Pero ahora me voy a Aquel que me ha enviado,
y ninguno de vosotros me pregunta: "¿Dónde vas?" Sino que por haberos dicho esto
vuestros corazones se han llenado de tristeza. Pero yo os digo la verdad:
Os conviene que yo me vaya;
porque si no me voy,
no vendrá a vosotros el Paráclito;
pero si me voy,
os lo enviaré: y cuando él venga,
convencerá al mundo
en lo referente al pecado,
en lo referente a la justicia
y en lo referente al juicio; en lo referente al pecado,
porque no creen en mí; en lo referente a la justicia
porque me voy al Padre,
y ya no me veréis; en lo referente al juicio,
porque el Príncipe de este mundo está juzgado.

 

Aleluya, aleluya, aleluya.

He aquí Señor, a tus siervos:
hágase en nosotros según tu Palabra.

Aleluya, aleluya, aleluya.

El Señor ha hablado a los discípulos del odio del mundo y de las persecuciones que habrían tenido que padecer: "Por haberos dicho esto, continúa Jesús, vuestros corazones se han llenado de tristeza. Pero yo os digo la verdad: Os conviene que yo me vaya; porque si no me voy, no vendrá a vosotros el Paráclito; pero si me voy, os lo enviaré". San Agustín comenta así este pasaje del discurso de Jesús haciéndole decir: "Os conviene que esta forma de esclavo os sea quitada. Palabra hecha carne, habito ciertamente entre vosotros; pero no quiero que me queráis aún carnalmente ni que, contentos con esa leche, ansiéis ser siempre bebés. Si no hubiere retirado los alimentos tiernos con que os he alimentado, no hambrearéis el alimento sólido; si os hubiereis adherido carnalmente a la carne, no seréis capaces del Espíritu". Para Jesús es hora de inaugurar el tiempo de la fe. Hay que evitar la tentación de pensar que este tiempo es más pobre que los tiempos de los apóstoles. Jesús no abandona a los discípulos a su suerte. El Espíritu Santo derramado en sus corazones comienza el tiempo de la Iglesia. El Espíritu es el que sostiene a los discípulos, el que les consuela, les anima, les cuida, les ilumina y les hace capaces de comunicar el Evangelio del amor para transformar el mundo y el Espíritu les ayudará en los momentos difíciles que tendrán que afrontar.
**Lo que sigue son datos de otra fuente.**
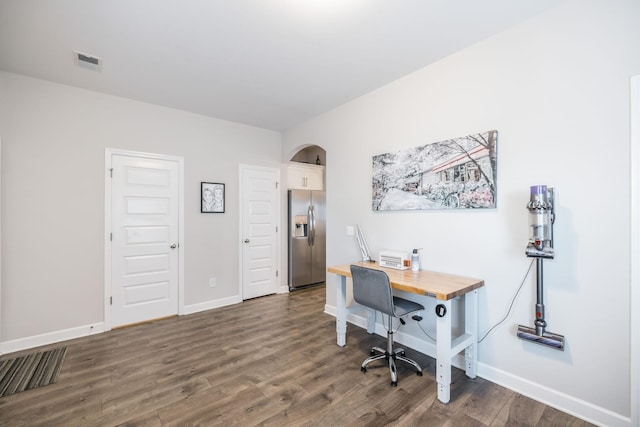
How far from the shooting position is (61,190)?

El Espíritu "convencerá al mundo en lo referente al pecado, en lo referente a la justicia y en lo referente al juicio". El evangelista imagina como una gran asamblea donde se revela, se desenmascara, el mal que actúa en el mundo para destruirlo. Es la tarea que los discípulos deben llevar a cabo dejándose guiar por el Espíritu. Hay necesidad de gastar los ojos estudiando detenidamente las Sagradas Escrituras con ayuda del Espíritu para poder identificar el mal que actúa en el mundo y derrotarlo con el amor. Es la tarea seria y fascinante que los cristianos tienen aún hoy de ser profetas que desenmascaran el mal y que indican el camino del bien ante todo con su ejemplo.